First of all, what are the odds those two numbers would even be the same? Plus, most of the stars you see aren't even there anymore. And there are a bunch of stars out there whose light hasn't reached us yet. Also, we're turning sand to glass at a crazy rate these days. And what about tides changing the size of the world's beaches every second of every day? You're talking about a set of factors in a state of permanent flux. It's like saying you pass a guy in a green shirt every three minutes. Well, what if his green shirt was dirty that day? Huh?

8. Latex condoms are 98% effective in preventing unintended pregnancy. 

Impossible. This statistic would suggest that 1 out of every 50 instances of intercourse with a condom results in a pregnancy. That means if condom using couples have sex one a week, they would get pregnant annually. That's like 25 babies, at least, per couple. AT LEAST. Clearly, people are not having babies at that rate. So obviously people are not using condoms (in this country), which would suggest they are 0% effective in preventing pregnancy according to the same logic that suggests...
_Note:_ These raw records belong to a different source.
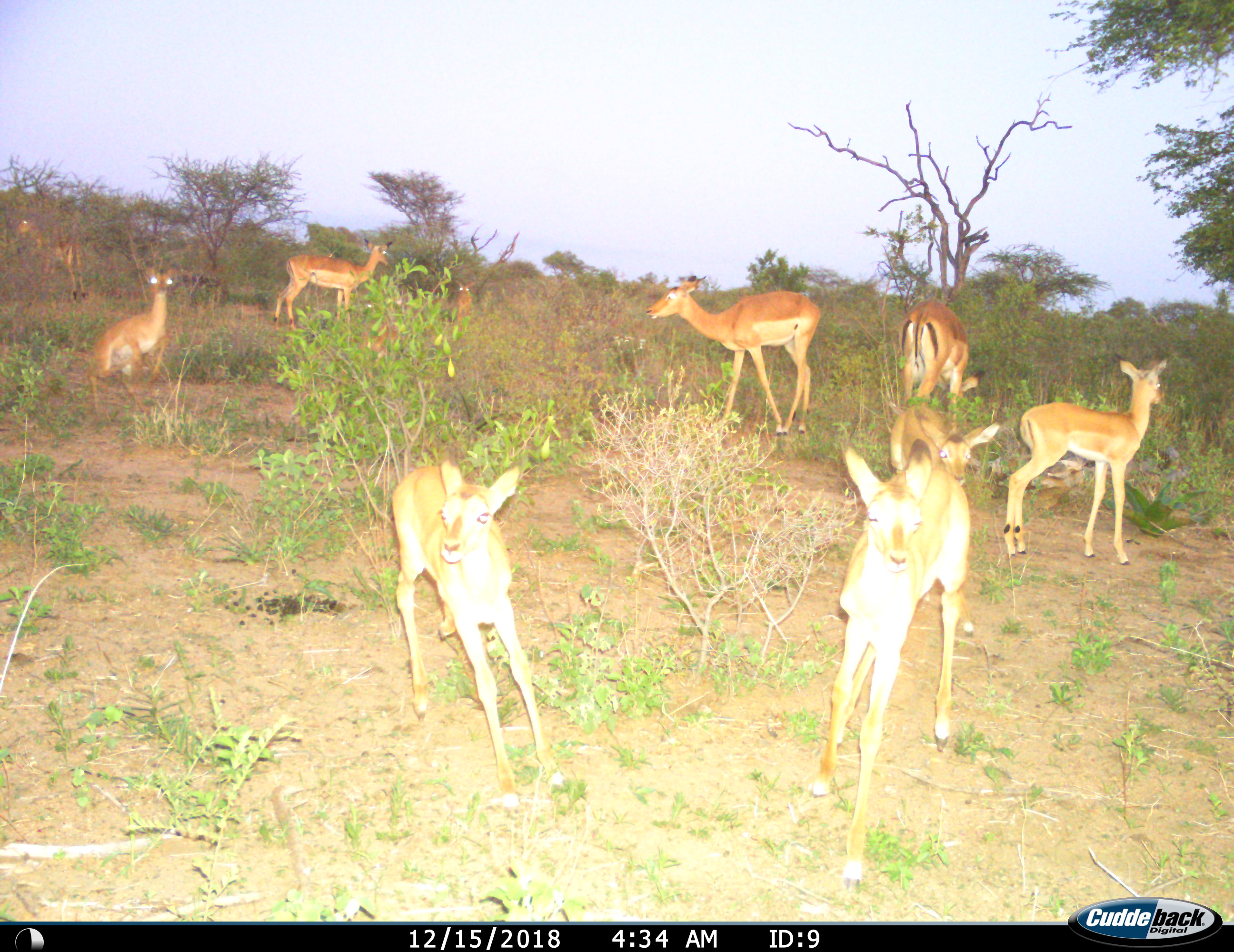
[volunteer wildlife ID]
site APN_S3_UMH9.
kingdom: Animalia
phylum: Chordata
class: Mammalia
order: Artiodactyla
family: Bovidae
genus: Aepyceros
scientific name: Aepyceros melampus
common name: impala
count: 10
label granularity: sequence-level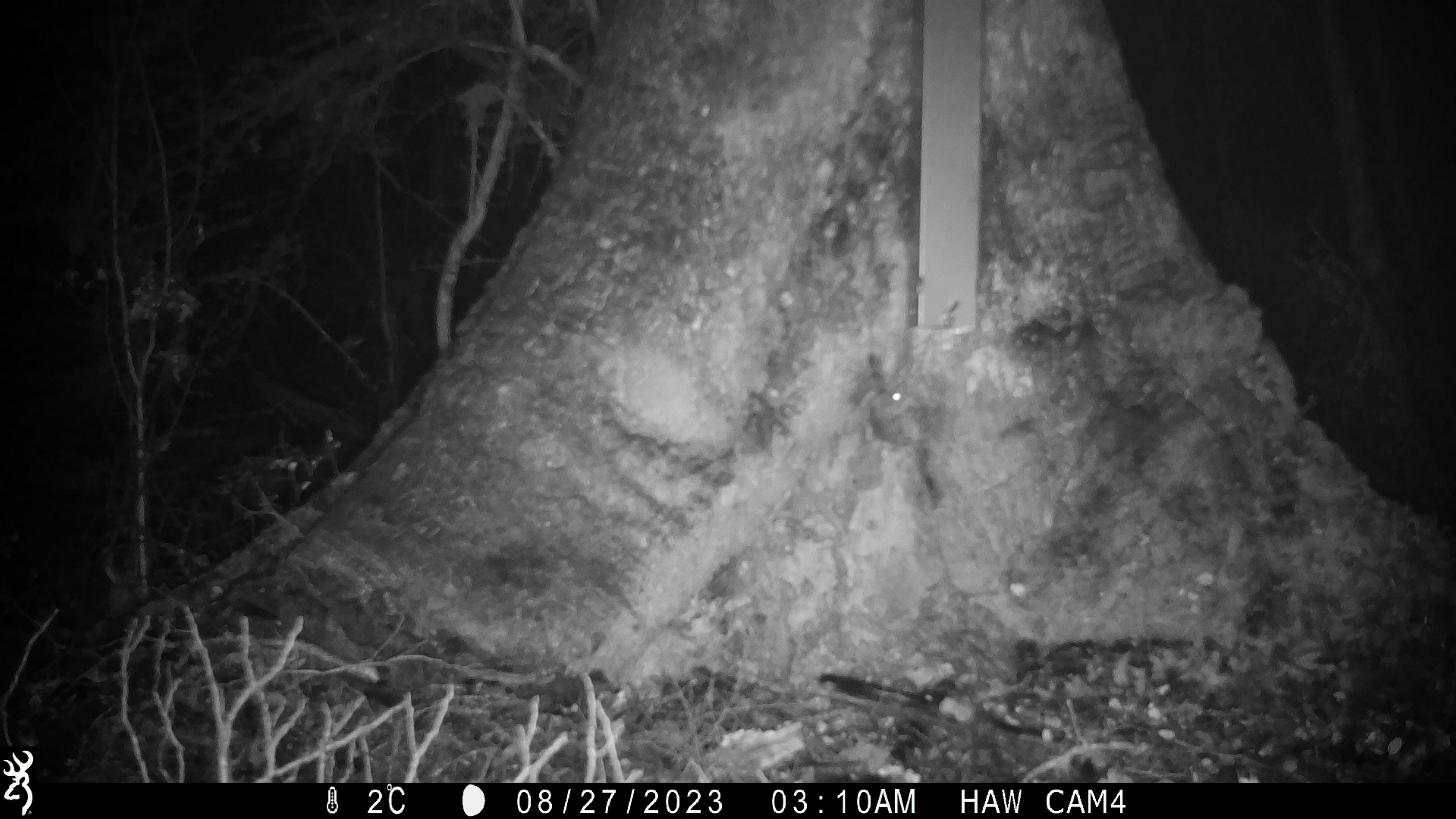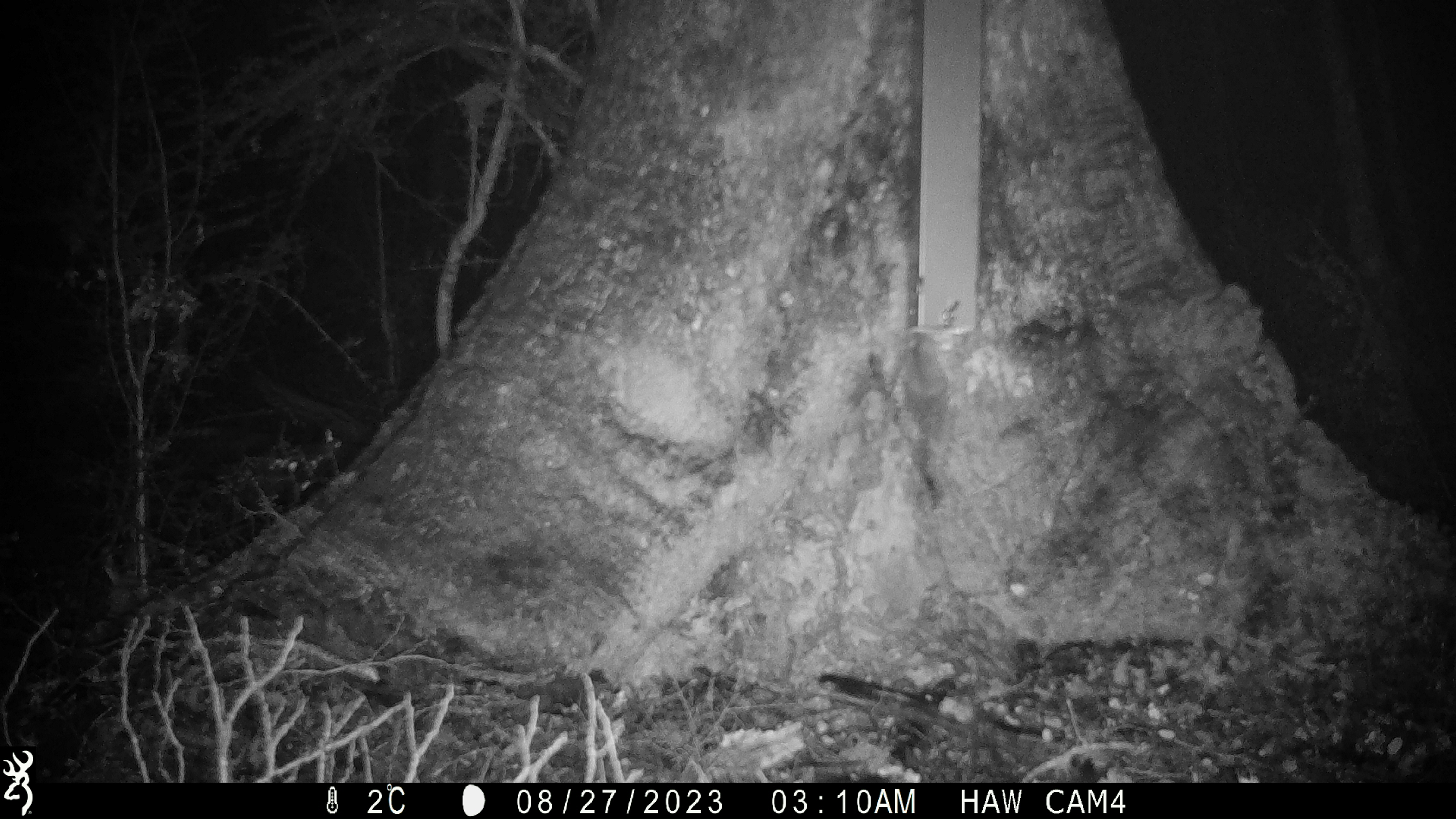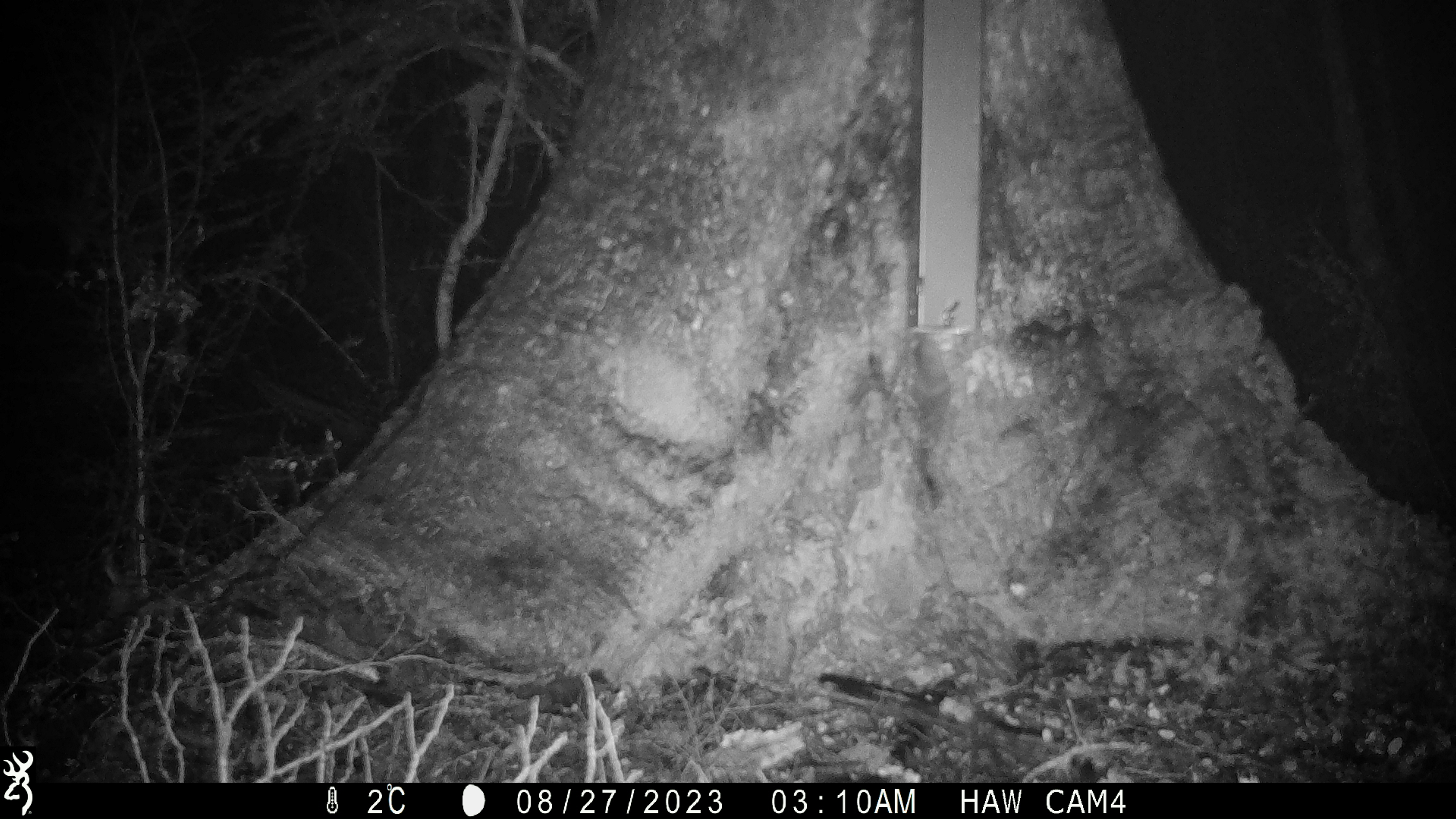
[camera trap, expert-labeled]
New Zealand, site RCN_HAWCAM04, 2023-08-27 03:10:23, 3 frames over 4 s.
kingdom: Animalia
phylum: Chordata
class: Mammalia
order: Rodentia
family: Muridae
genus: Mus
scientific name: Mus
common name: mouse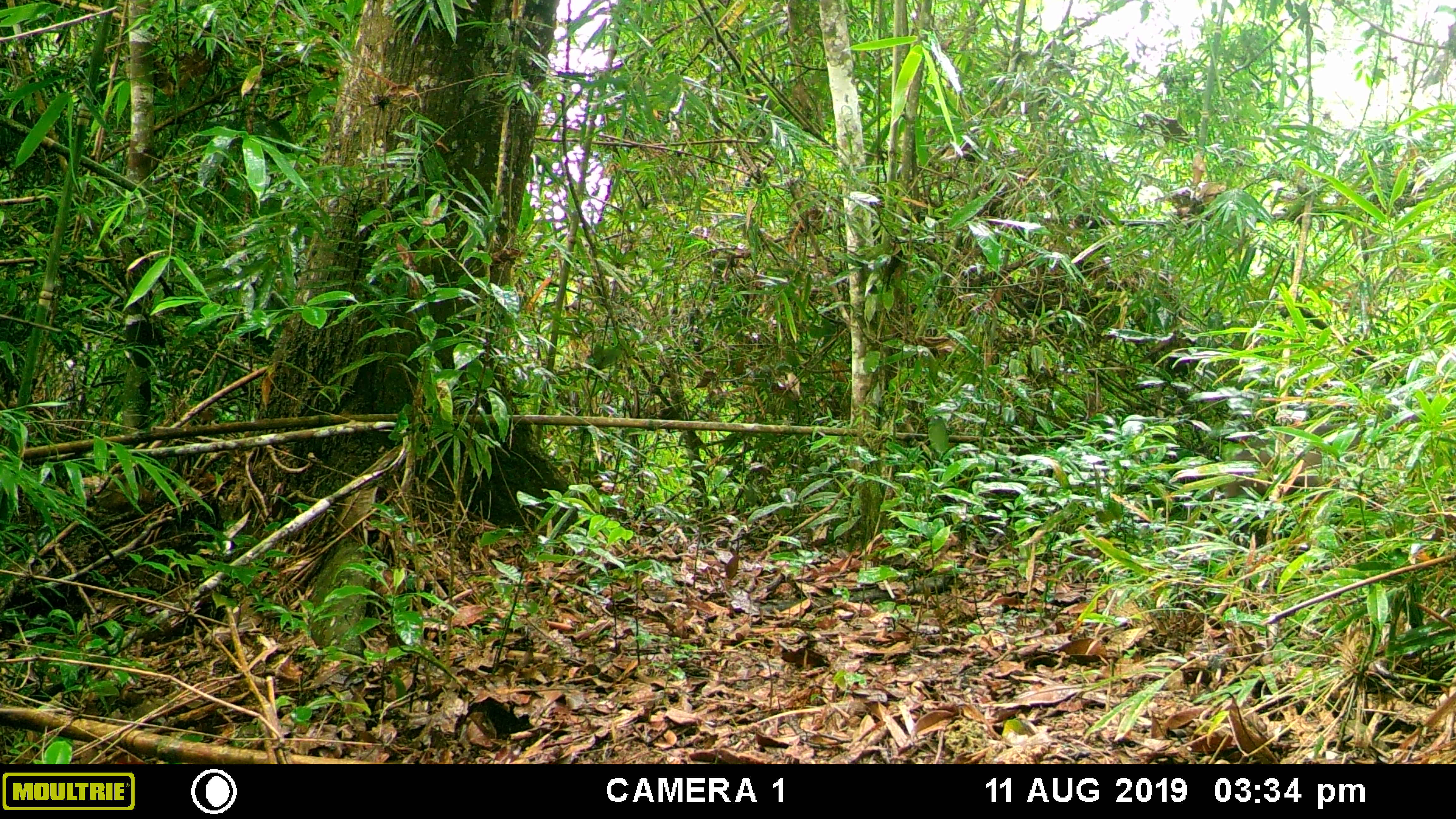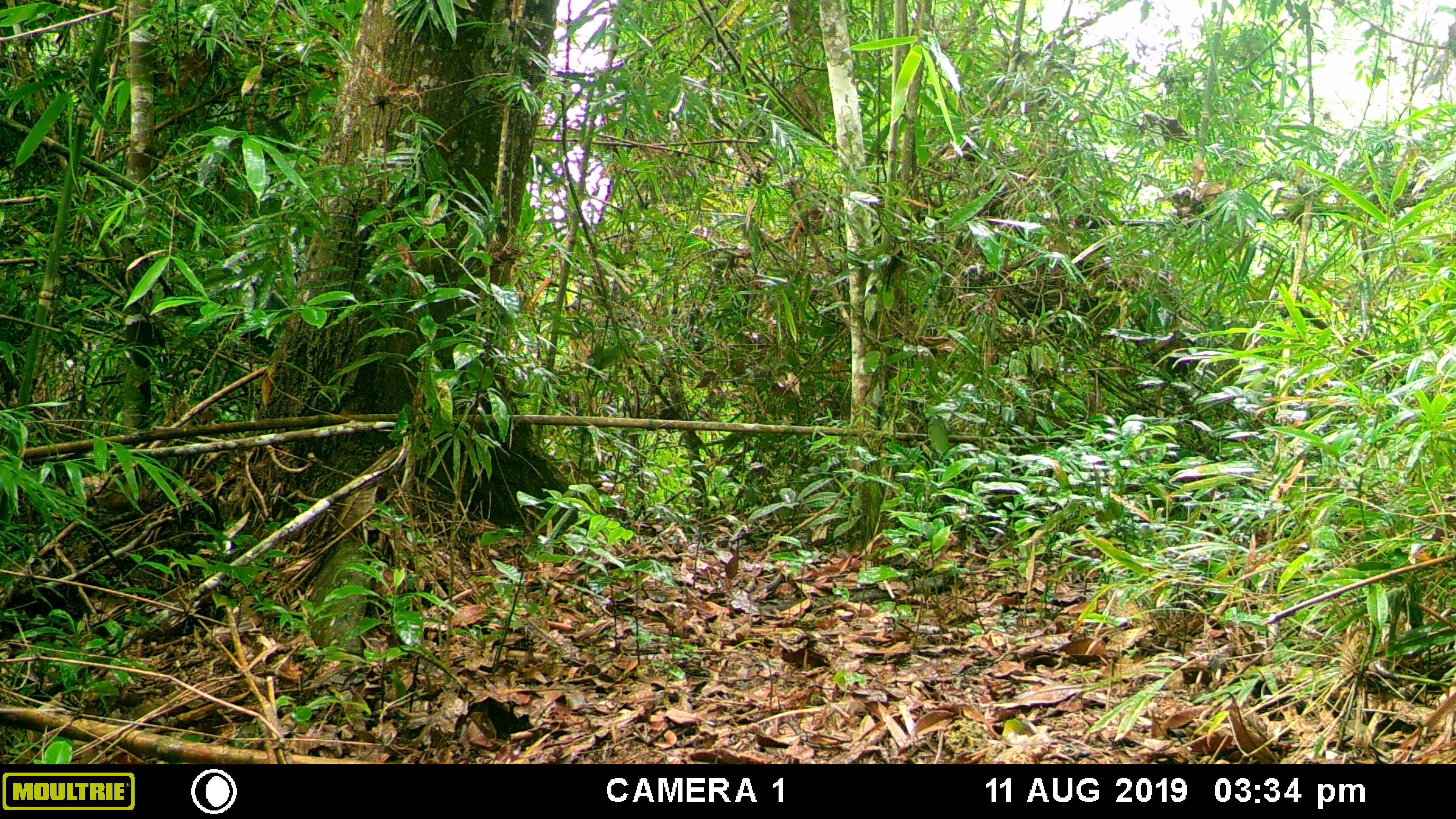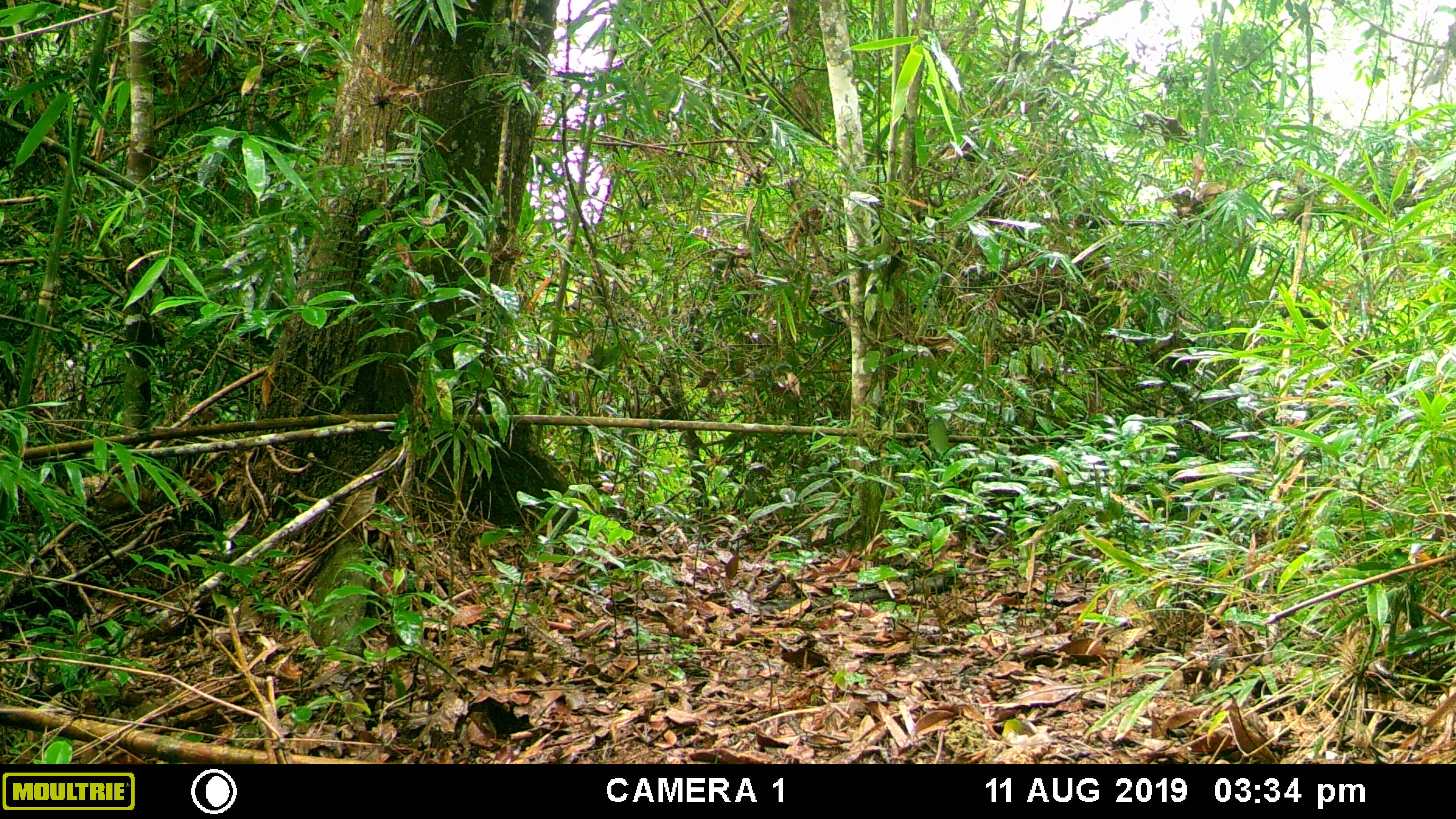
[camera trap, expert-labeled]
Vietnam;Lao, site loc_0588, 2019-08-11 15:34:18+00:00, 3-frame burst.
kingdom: Animalia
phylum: Chordata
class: Mammalia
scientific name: Mammalia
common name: mammal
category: unidentified mammal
Unidentified mammal (mammal) (Mammalia). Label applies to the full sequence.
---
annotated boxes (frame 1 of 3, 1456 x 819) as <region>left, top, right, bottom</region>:
unidentified mammal: <region>1222, 418, 1363, 545</region>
9. Abstinence is a 100% effective form of birth control. 

Wrong! That's like saying you can't win gambling if you don't go gambling. Where does the truth lie?  Every day throughout the world, people are having babies and explaining it away with abstinence: "Wasn't me! Some bird brought that thing here!" So, what, you didn't have sex, but you have a baby? Bingo. Enough with the lies and politically motivated distractions. Can we stop confusing our high school children and just tell them the truth: abortion is the only 100% effective method of birth control.

10. High School graduates make 84% less than college graduates.

Hello? Have you ever heard of the NBA? I went to college for 7 years. I have two degrees and a shiny certificate. I only make about 80% of Lebron James' annual salary AND HE DIDN'T EVEN GO TO COLLEGE. Jesus, what kind of message are we sending our kids? That the NBA isn't a viable option? Great, so what, kids grow up to reject lucrative sports contracts in the hope that if they finish college they can tack on another 84%? Maybe you're okay with preaching the gospel of greed in our public schools, but I AM NOT!

So there you have it. Feel better? Doesn't the light of truth just brighten up your day?